(Assignment):
The answer is to be the lines below that lie between the line holding "[citizen-science consensus label]" and the line holding "common name: wild boar", inclusive, transcribed exactly and free of pictures.

(Input data):
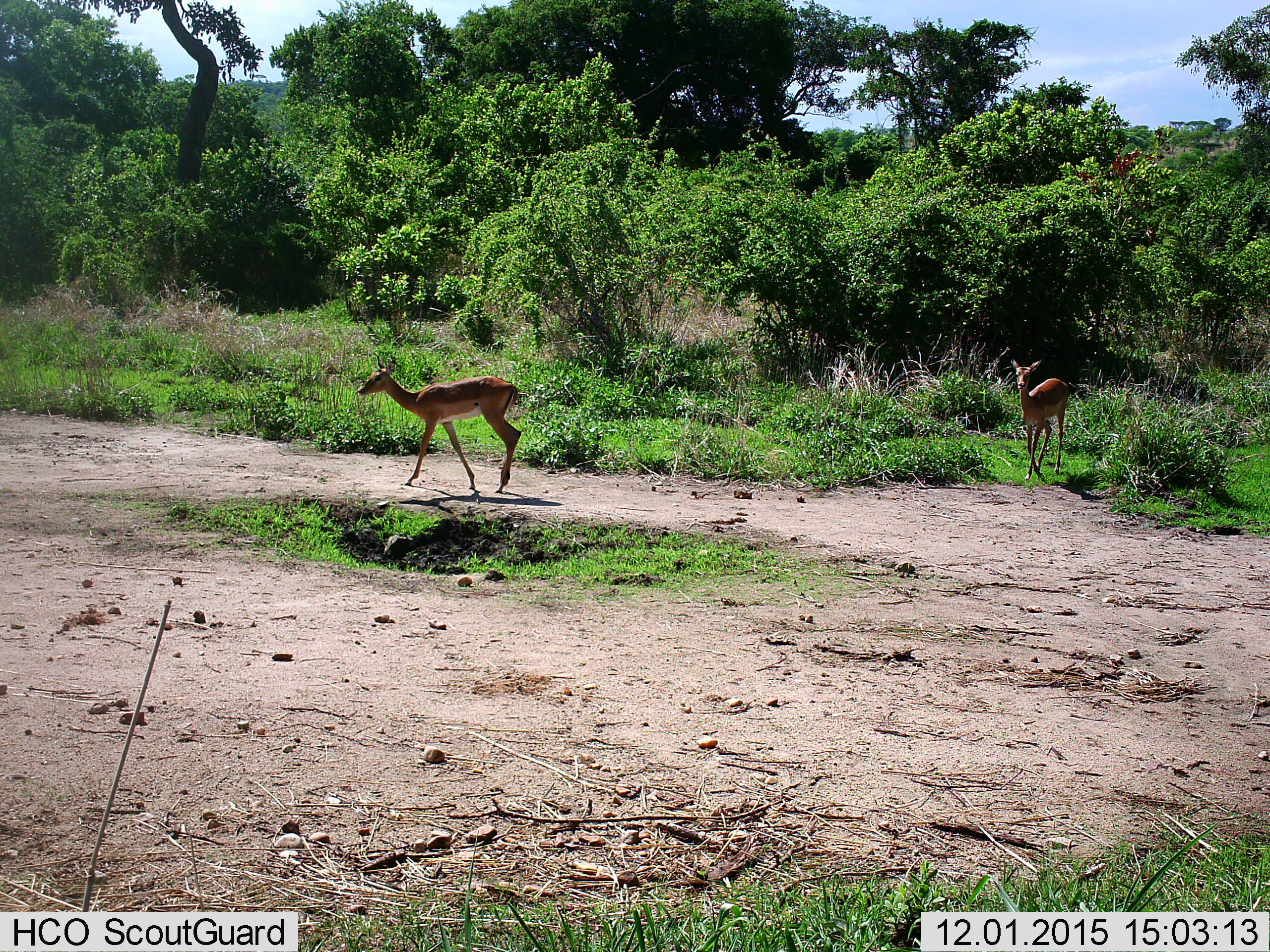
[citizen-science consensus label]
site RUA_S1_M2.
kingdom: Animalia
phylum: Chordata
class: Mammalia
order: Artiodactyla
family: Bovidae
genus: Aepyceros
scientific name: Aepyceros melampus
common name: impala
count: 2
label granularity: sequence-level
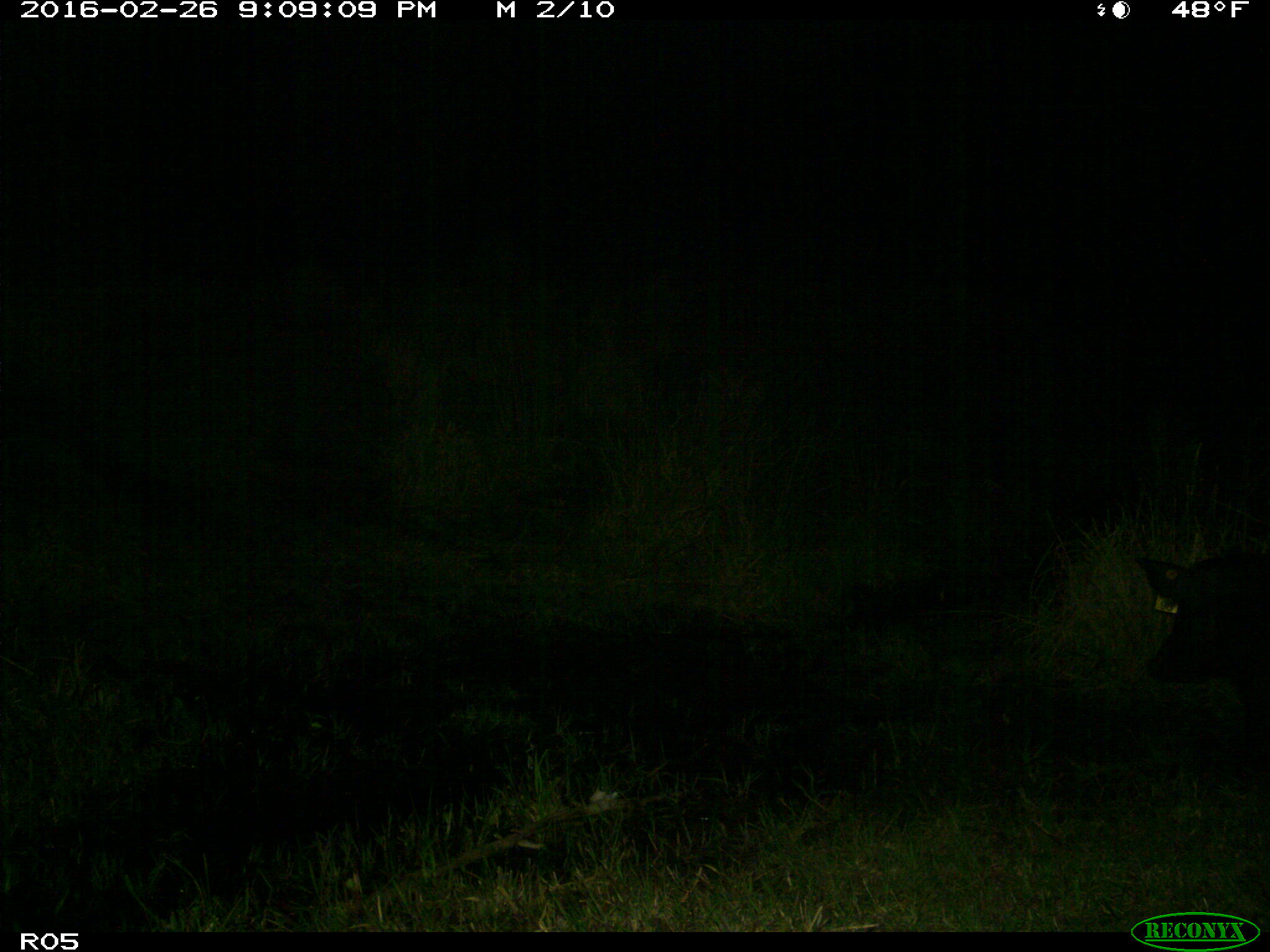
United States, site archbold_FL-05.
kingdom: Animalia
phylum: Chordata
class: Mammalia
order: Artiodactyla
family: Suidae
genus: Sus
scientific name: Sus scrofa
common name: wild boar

---

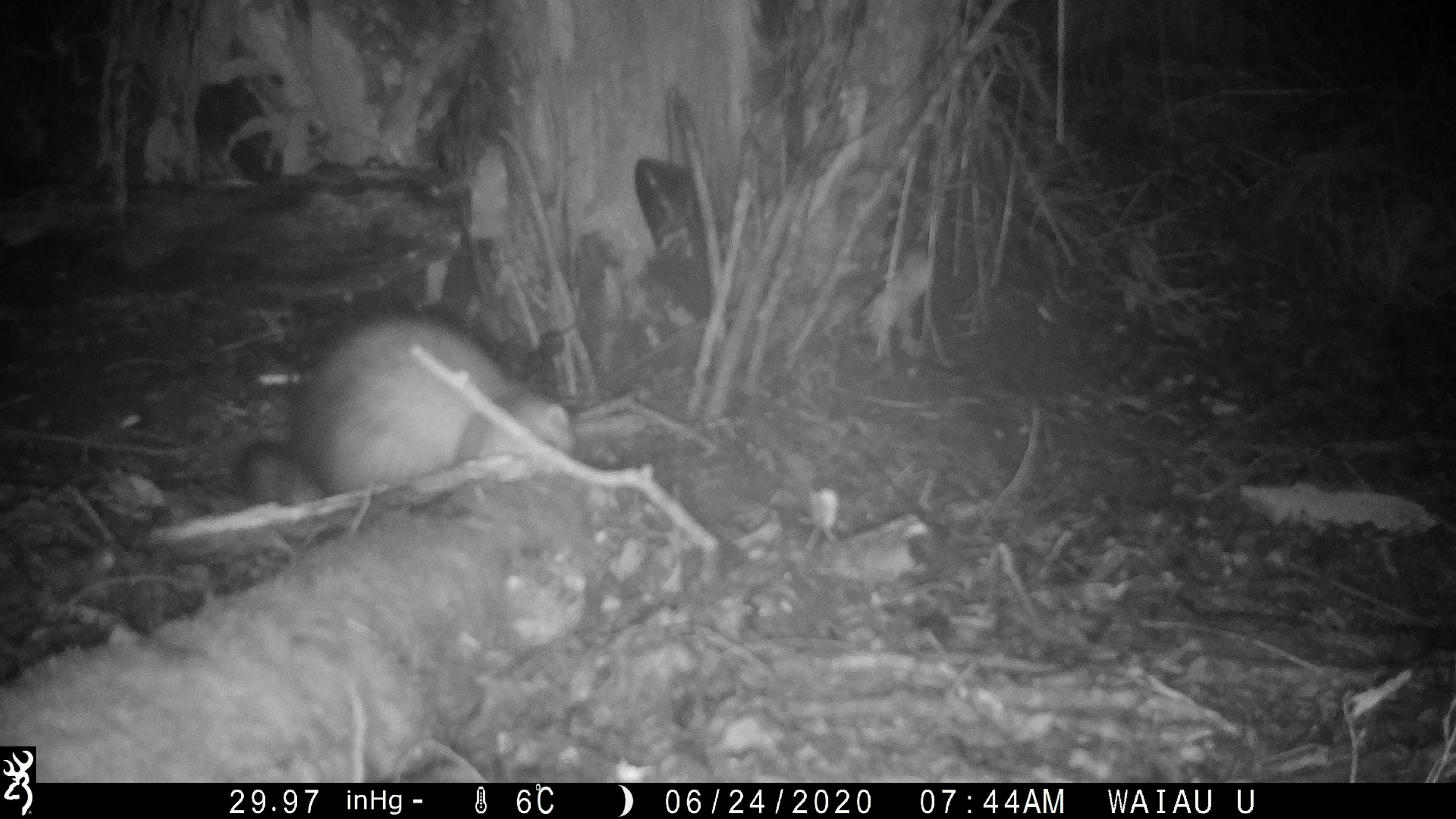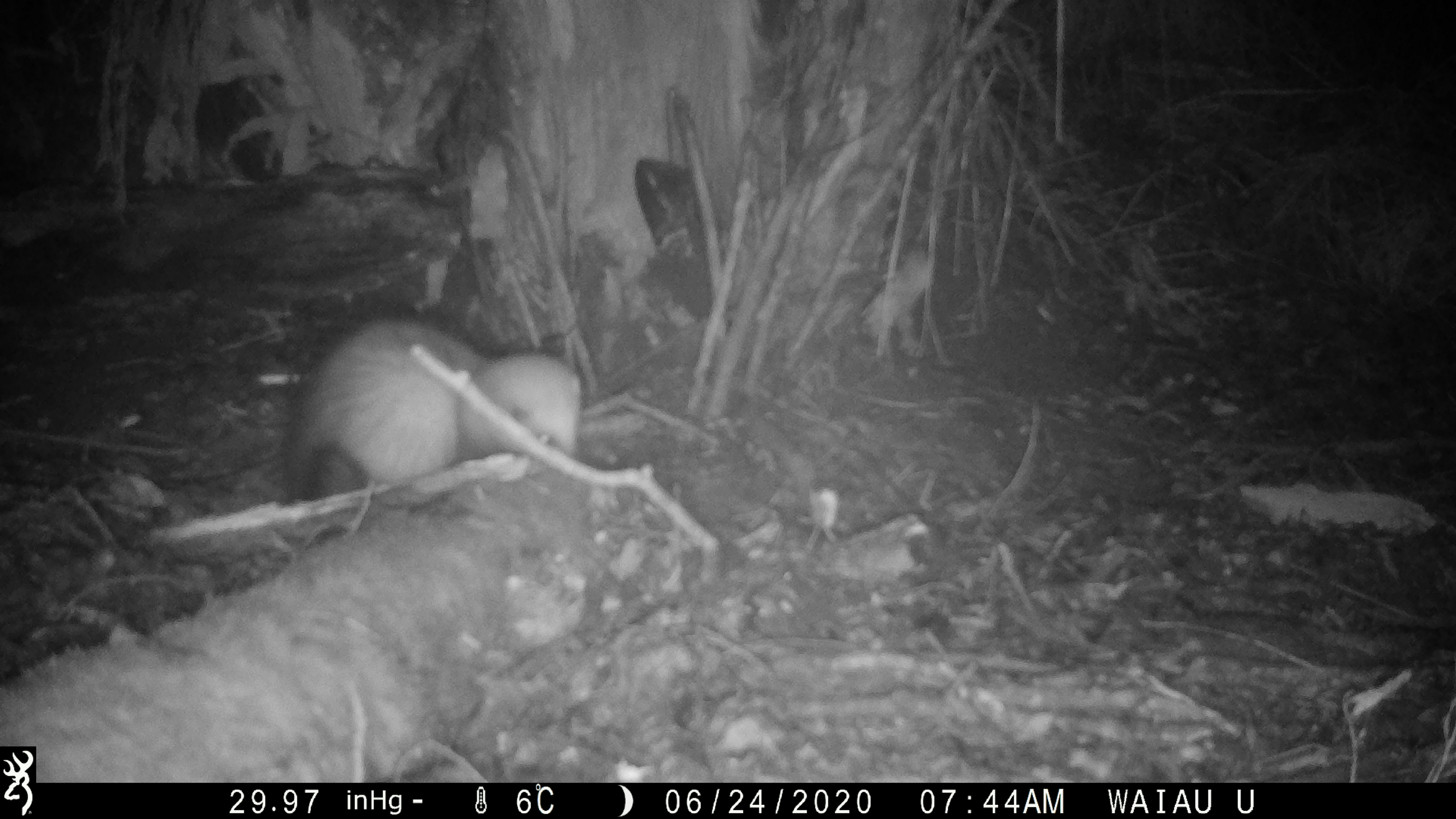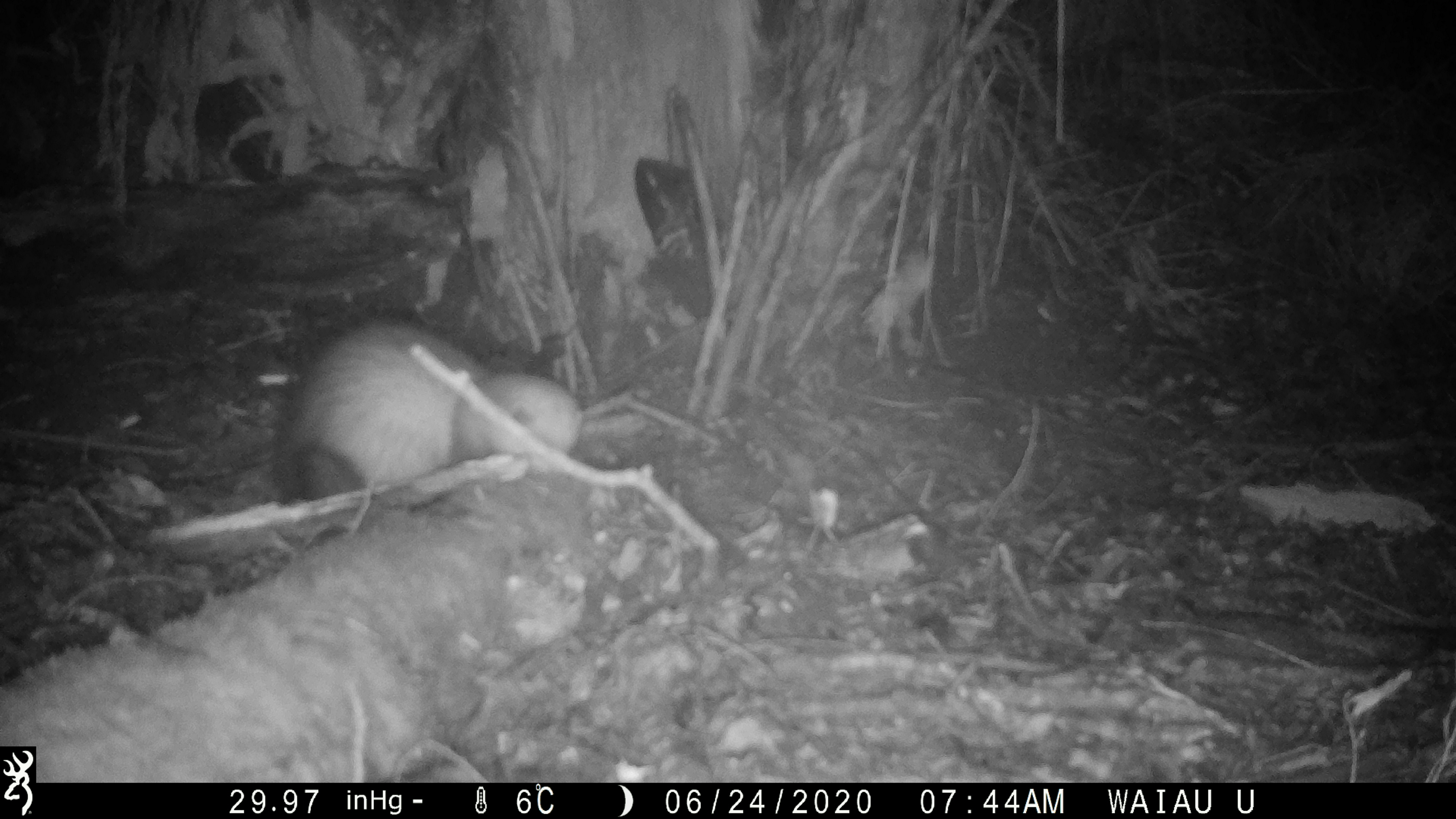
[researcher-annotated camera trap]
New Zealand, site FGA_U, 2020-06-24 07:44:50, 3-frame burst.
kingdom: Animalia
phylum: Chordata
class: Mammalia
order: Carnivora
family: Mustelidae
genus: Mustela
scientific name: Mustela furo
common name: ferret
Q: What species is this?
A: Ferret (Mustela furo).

(Output of the exercise):
[citizen-science consensus label]
site RUA_S1_M2.
kingdom: Animalia
phylum: Chordata
class: Mammalia
order: Artiodactyla
family: Bovidae
genus: Aepyceros
scientific name: Aepyceros melampus
common name: impala
count: 2
label granularity: sequence-level
United States, site archbold_FL-05.
kingdom: Animalia
phylum: Chordata
class: Mammalia
order: Artiodactyla
family: Suidae
genus: Sus
scientific name: Sus scrofa
common name: wild boar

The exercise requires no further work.